__Dokumentabschnitt__.
....

Hieran gemessen überwiegen vorliegend die Vorteile, die mit einem Verbleib der beiden Mädchen im mütterlichen Haushalt (unter Berücksichtigung eines Umzugs nach H...) einhergehen, nämlich die Aufrechterhaltung ihrer Beziehung zu ihrer Mutter als Hauptbezugsperson und die Beachtung des auf einen Verbleib im Haushalt der Mutter gerichteten Willens der Jugendlichen, die Nachteile, die für die Mädchen mit einem Verlust ihres bisherigen Lebensumfelds in N... und einer Vertiefung der bereits eingetretenen Entfremdung von ihrem Vater einhergehen, ganz erheblich.

Es ist schon nicht vorstellbar, dass eine Entscheidung über den Lebensmittelpunkt der beiden Jugendlichen, die ihrem ausdrücklichen Willen zuwiderläuft, ihr Wohl unbeeinträchtigt lassen könnte. Mit zunehmendem Altern des betroffenen Kindes kommt seinem manifesten, nachhaltig geäußerten Willen zunehmende Bedeutung zu. In der Regel wird bereits der geäußerte Wille eines elfjährigen Kindes für die Entscheidung über das Aufenthaltsbestimmungsrecht maßgeblich sein (vgl. OLG Hamm BeckRS 2014, 06513; BeckOGK/Fuchs, 1.7.2024, § 1671 BGB Rn. 287). Der Umstand, dass der Gesetzgeber dem Kind, das das 14. Lebensjahr vollendet hat, ein Widerspruchsrecht nach § 1671 Abs. 1 Satz 1 Nr. 1 und Abs. 2 Satz 2 Nr. 1 BGB einräumt, zeigt die Intention des Gesetzgebers, das 14-jährige Kind als mit Reife und Urteilsfähigkeit ausgestattet anzusehen, so dass ab diesem Alter der Kindeswille auf jeden Fall bei der Entscheidungsfindung beachtlich ist (BeckOGK/Fuchs § 1671 BGB Rn. 286). Vorliegend kommt erschwerend hinzu, dass es angesichts des ausdrücklichen Wunschs der beiden Jugendlichen, im Haushalt der Mutter zu verbleiben, fernliegend erscheint, dass ein erzwungener Umzug in den väterlichen Haushalt der eingetretenen Entfremdung vom Vater Einhalt gebieten könnte. Es ist nicht zu erwarten, dass das Ziel des Vaters, die Entfremdung seiner Töchter aufzuhalten, mithilfe eines erzwungenen Umzugs der Mädchen in seinen Haushalt zu erreichen sein könnte. Vielmehr ist zu befürchten, dass ein erzwungener Umzug in den väterlichen Haushalt eine oppositionelle Haltung der Jugendlichen gegenüber dem Vater vertiefen und dadurch den vom Vater angestrebten Erfolg gerade zuwiderlaufen würde.

....

__Vorliegende Angaben__.
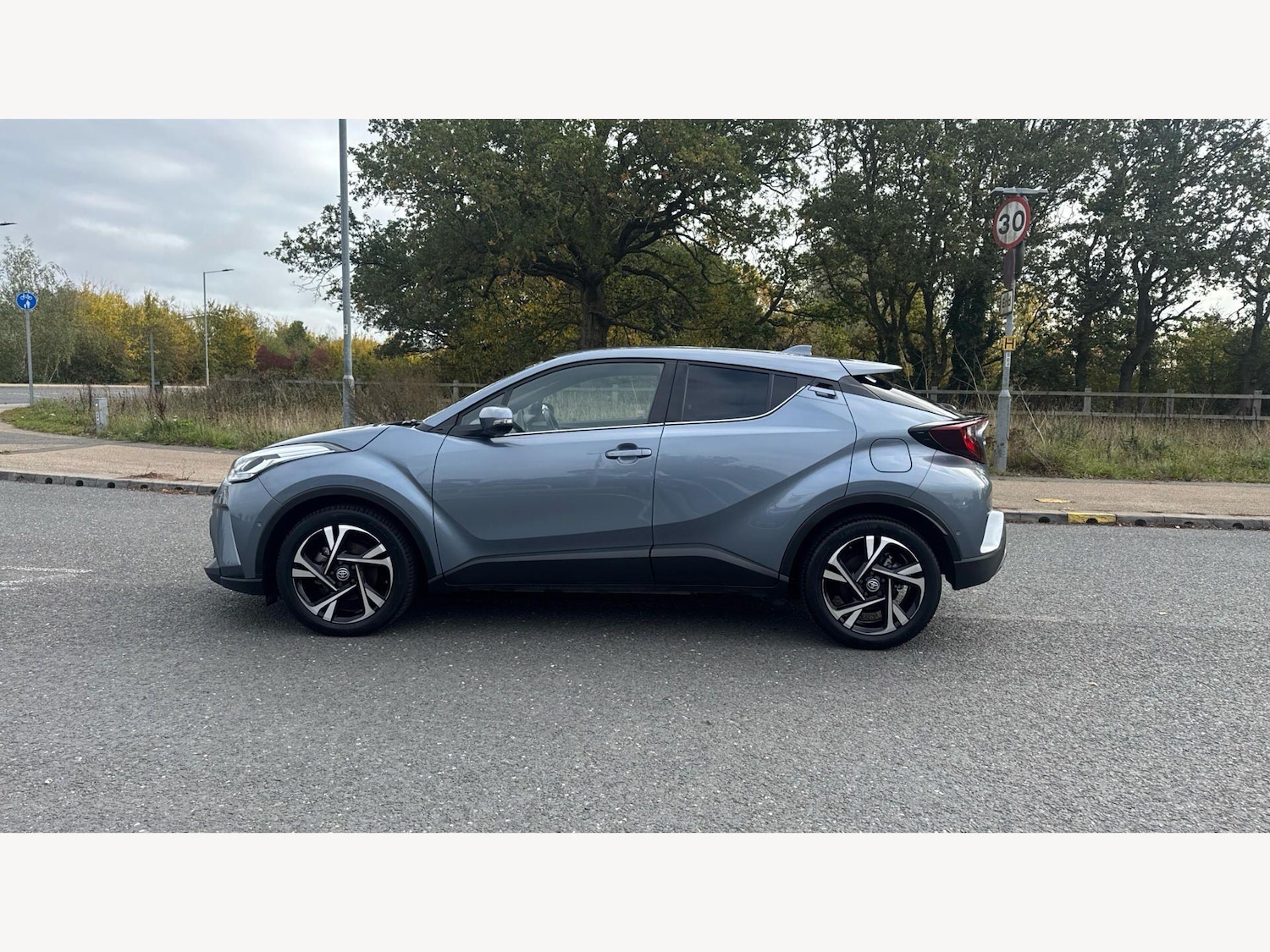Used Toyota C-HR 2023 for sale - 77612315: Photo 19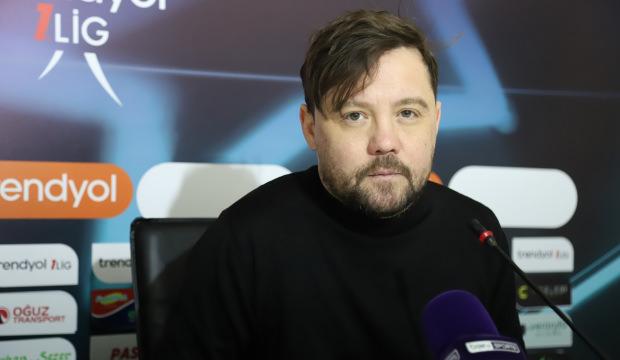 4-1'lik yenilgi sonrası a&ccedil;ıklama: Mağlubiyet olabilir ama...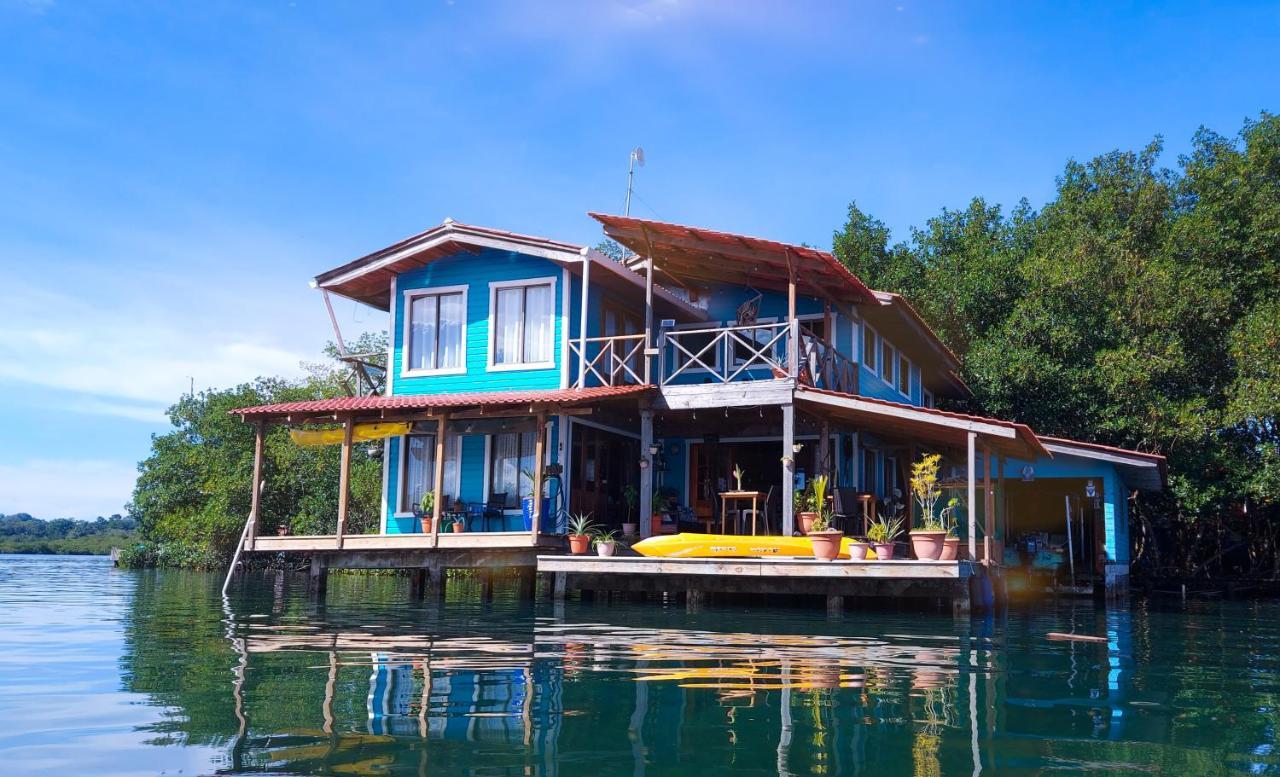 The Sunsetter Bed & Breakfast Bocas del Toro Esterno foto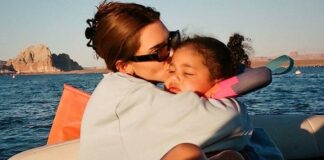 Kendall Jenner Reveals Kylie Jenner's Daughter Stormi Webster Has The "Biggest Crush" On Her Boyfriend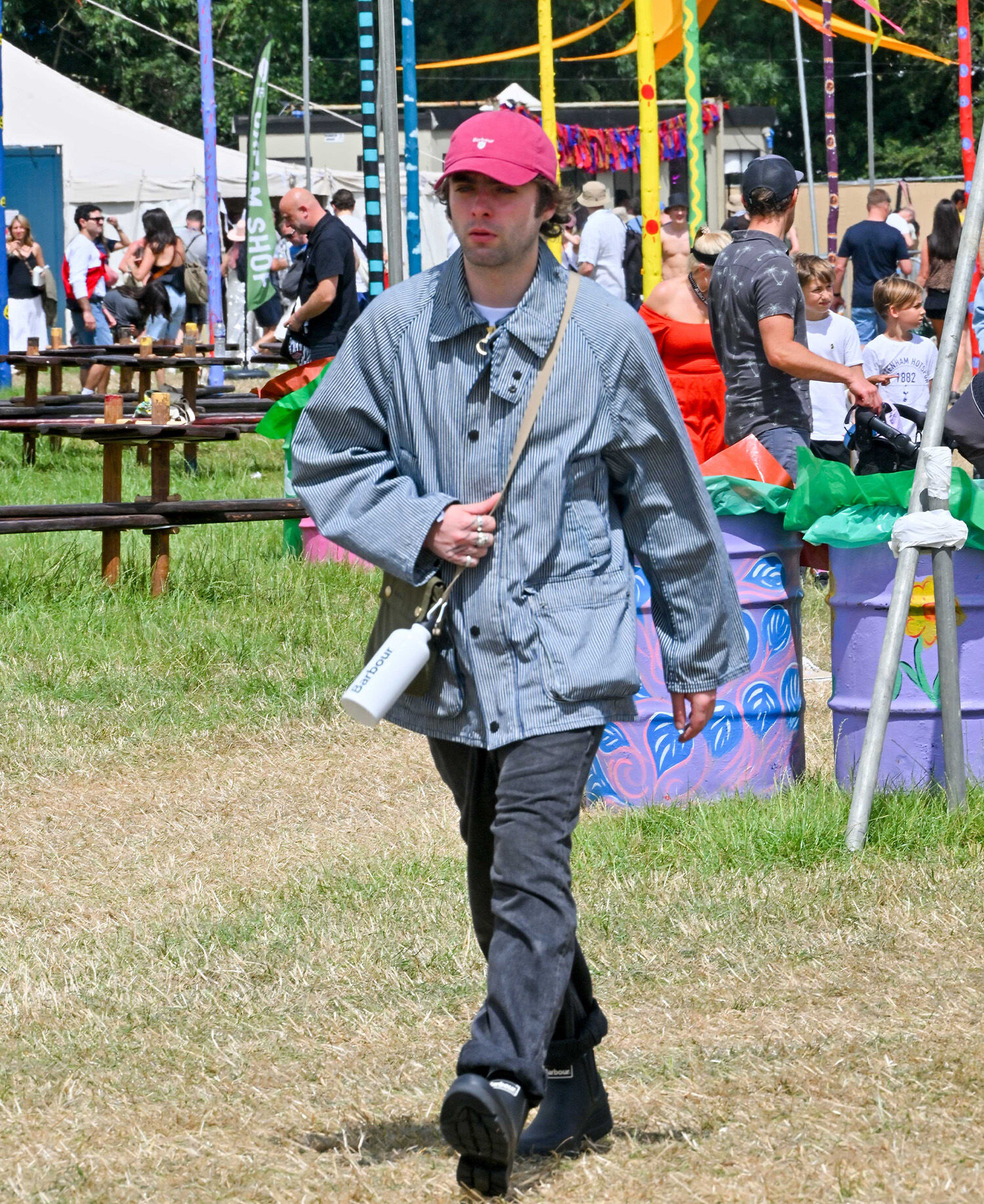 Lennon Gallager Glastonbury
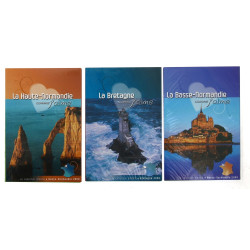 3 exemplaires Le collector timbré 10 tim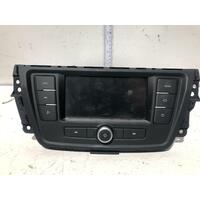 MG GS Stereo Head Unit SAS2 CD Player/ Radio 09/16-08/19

....

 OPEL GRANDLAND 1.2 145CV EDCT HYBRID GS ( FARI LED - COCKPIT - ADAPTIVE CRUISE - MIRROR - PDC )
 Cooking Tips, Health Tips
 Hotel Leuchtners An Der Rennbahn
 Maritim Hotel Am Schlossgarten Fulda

....

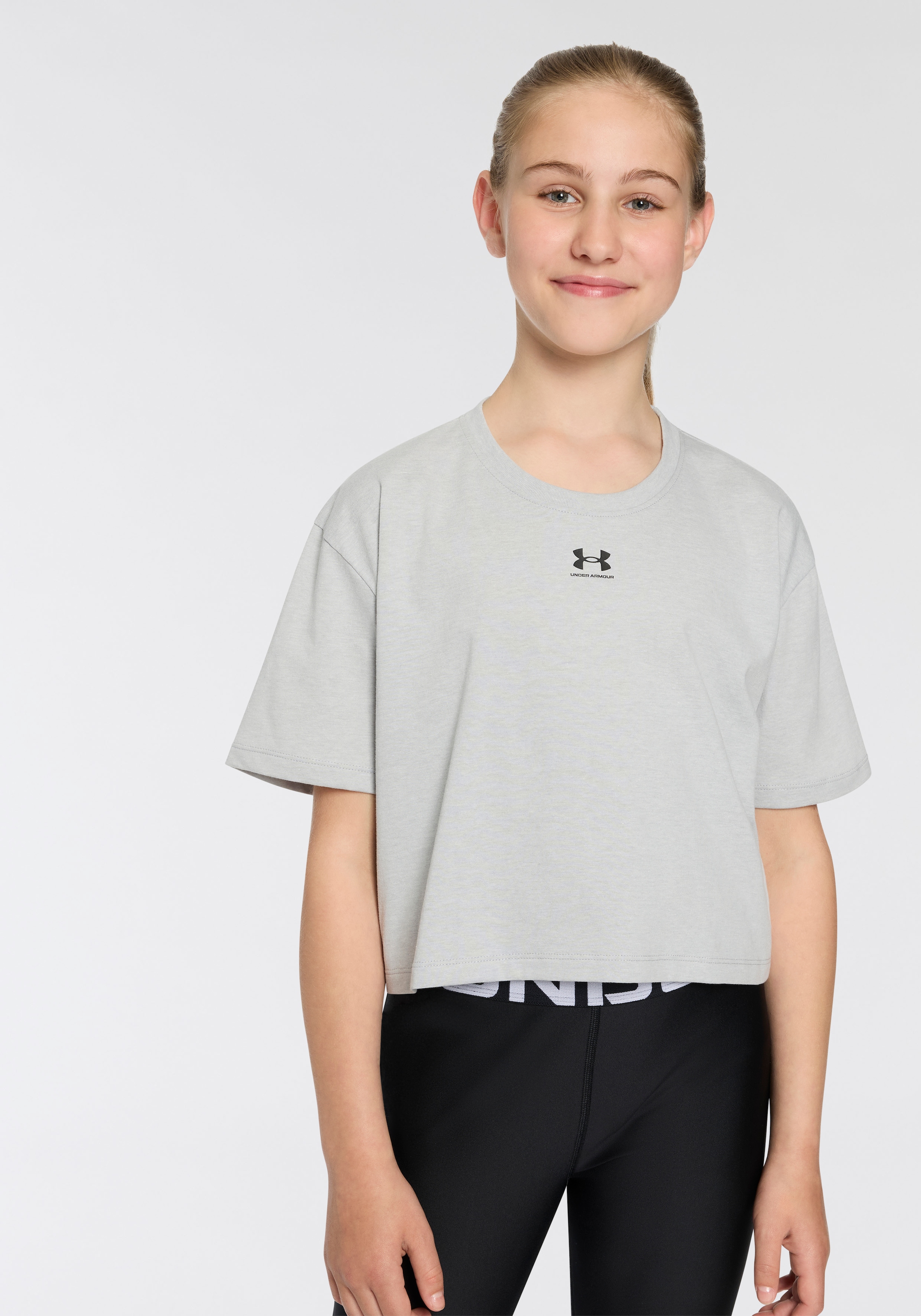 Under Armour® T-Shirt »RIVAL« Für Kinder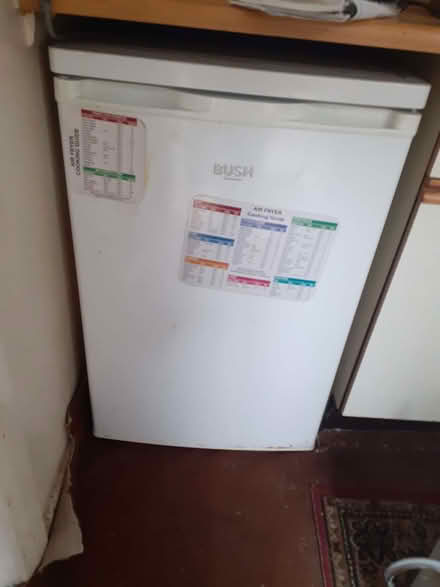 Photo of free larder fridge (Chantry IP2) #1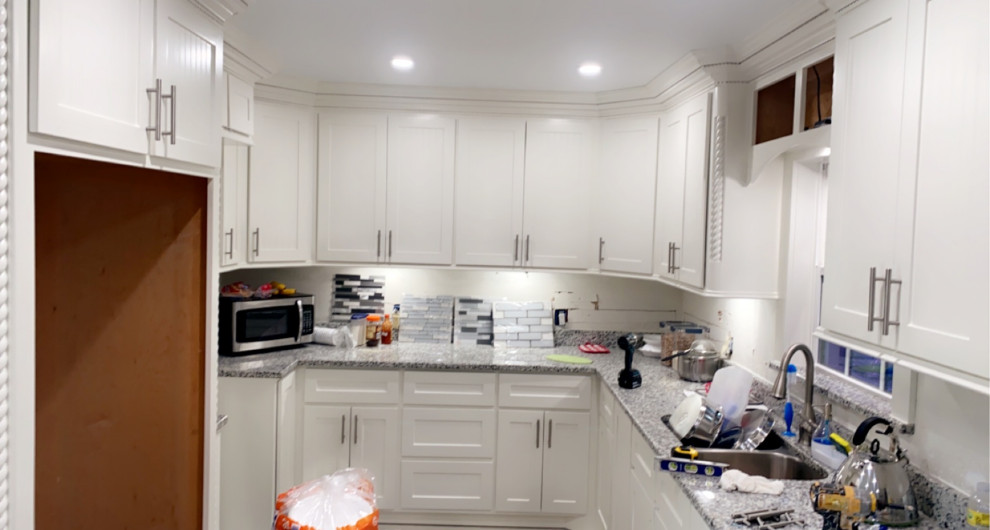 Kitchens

....

__Arbeitsanweisungen__.
A. Übersetzen Sie aus dem Dokumentabschnitt den Satz „Mit zunehmendem Altern des betroffenen Kindes kommt seinem manifesten, nachhaltig geäußerten Willen zunehmende Bedeutung zu.“ ins Englische.
B. Entscheiden Sie für jede Aussage, ob sie mit dem Dokumentabschnitt übereinstimmt, und antworten Sie jeweils mit Ja oder Nein samt den ausschlaggebenden Worten als wörtlichem Zitat: (i) In der Regel ist schon der geäußerte Wille eines elfjährigen Kindes für die Entscheidung maßgeblich. (ii) Die beiden Jugendlichen wünschen einen Umzug in den Haushalt des Vaters. (iii) Ein erzwungener Umzug zum Vater gilt als geeignet, die Entfremdung aufzuhalten.
Das Material ist für die Bearbeitung ohne Belang.

__Antworten je Aufgabe__.
A. As the child concerned grows older, its manifest, persistently expressed will takes on increasing importance.

B.
(i) Ja: „In der Regel wird bereits der geäußerte Wille eines elfjährigen Kindes für die Entscheidung über das Aufenthaltsbestimmungsrecht maßgeblich sein“
(ii) Nein: „des ausdrücklichen Wunschs der beiden Jugendlichen, im Haushalt der Mutter zu verbleiben“
(iii) Nein: „Es ist nicht zu erwarten, dass das Ziel des Vaters, die Entfremdung seiner Töchter aufzuhalten, mithilfe eines erzwungenen Umzugs der Mädchen in seinen Haushalt zu erreichen sein könnte.“